Seriously. I cried as soon as it happened and have been replaying it over and over in my head since it happened.  Even as I write this now, my face flushes with shame and my eyes well with tears. 

Why do I do this? Why do I put this ridiculous pressure on myself to always do and say the right things at the right time? And why do I mentally berate myself when I slip up and show that I am, in fact, a human who sometimes makes mistakes?

Anxiety is probably part of it. But mostly I think it’s because I’ve always felt so wrong that I needed to be absolutely, perfectly perfect to balance it out. Ever since I was little I’ve felt like I had to prove to everyone that I was the best at every thing because I felt like nothing about me was correct.

Too loud. 

Too fat. 

Too Black. 

So, I worked hard to be the absolute best so it wouldn’t matter that I was bigger than the other girls–I’d be smarter than them. I pushed myself to erase the whispers of “jiggaboo” on the bus every single day and and the sound of my sixth grade crush laughing, reading a note I’d written him aloud. One day, I would be laughing at them–better than anything they ever hoped to be. 

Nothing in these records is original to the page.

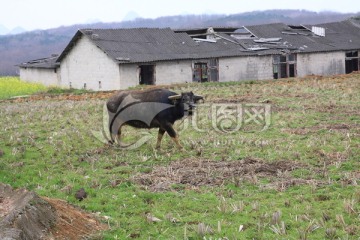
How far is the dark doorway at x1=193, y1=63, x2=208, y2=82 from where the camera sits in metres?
37.5

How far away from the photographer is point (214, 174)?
9.92 metres

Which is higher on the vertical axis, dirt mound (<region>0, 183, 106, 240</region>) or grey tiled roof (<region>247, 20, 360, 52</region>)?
grey tiled roof (<region>247, 20, 360, 52</region>)

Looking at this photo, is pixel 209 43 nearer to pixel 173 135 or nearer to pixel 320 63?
pixel 320 63

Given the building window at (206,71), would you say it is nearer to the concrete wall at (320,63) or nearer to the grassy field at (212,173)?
the concrete wall at (320,63)

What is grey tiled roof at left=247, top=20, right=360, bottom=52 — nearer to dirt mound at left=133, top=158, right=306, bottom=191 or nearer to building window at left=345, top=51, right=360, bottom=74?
building window at left=345, top=51, right=360, bottom=74

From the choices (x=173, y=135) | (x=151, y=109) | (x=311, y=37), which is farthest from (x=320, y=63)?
(x=173, y=135)

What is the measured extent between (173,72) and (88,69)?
5.76 meters

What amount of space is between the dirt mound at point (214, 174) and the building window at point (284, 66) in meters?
30.4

And anytime I let that veneer of perfection crack, I punished myself. Hard. I remembered that fault longer than anyone else, and I reminded myself of it each time I made another mistake–a ticker tape of every single time I felt embarrassed or unworthy. 

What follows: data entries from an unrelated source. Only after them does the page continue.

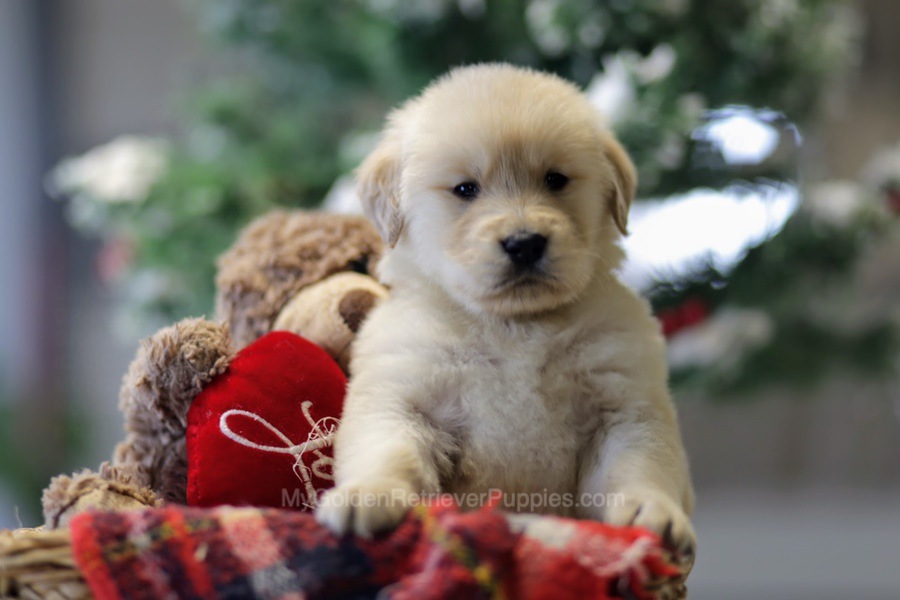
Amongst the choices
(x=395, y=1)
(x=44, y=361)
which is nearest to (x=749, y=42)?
(x=395, y=1)

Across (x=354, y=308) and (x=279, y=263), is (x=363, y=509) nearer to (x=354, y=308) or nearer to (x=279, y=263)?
(x=354, y=308)

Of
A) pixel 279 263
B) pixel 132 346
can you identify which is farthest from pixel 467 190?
pixel 132 346

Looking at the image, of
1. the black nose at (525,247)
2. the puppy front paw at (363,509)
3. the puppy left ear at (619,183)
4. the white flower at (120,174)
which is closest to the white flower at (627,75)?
the puppy left ear at (619,183)

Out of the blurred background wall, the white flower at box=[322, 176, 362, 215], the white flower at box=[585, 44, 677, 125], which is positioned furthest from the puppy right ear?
the blurred background wall

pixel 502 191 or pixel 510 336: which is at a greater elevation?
pixel 502 191

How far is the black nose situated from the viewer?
3.83 feet

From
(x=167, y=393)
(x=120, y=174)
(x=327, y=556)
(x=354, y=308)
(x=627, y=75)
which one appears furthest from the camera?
(x=120, y=174)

Not a good way to live, people. I say all the time I’m a work in progress, and this is one area where I still struggle. I’m trying to rewire 28 years of thinking and remind myself I’m still good, even if I’m not perfect. 

Second Guess

This weekend, I attended a few events and had a wonderful time. I laughed, ate delicious food, and shared the company of wonderful people. I left feeling on top of the world.

Later, not so much.

I have this problem with analyzing myself–being hyper critical. Rarely in the moment, but always afterward. A mental magnifying glass, scrutinizing every word, move, thought. Wondering if I was too loud. Too honest. If they liked me. If they didn’t…usually followed by things I should or shouldn’t have said, did or shouldn’t have done.

My guess is this comes from a lifetime of feeling less than. Not pretty enough, or smart enough, or talented enough. Constantly striving to present a perfect image so people wouldn’t see how broken I was inside.

That’s no way to live. And I won’t live that way anymore.

One of my goals is to care a little less about what other people think, accept my flaws, and love myself unconditionally. I cannot control the opinions of others, so there is no point in stressing over and worrying about them. As long as I’m the best person I can be–honest, friendly, empathetic, funny, kind–that’s all I can do.

I love me and–if these are the people meant to be in my life–they will too.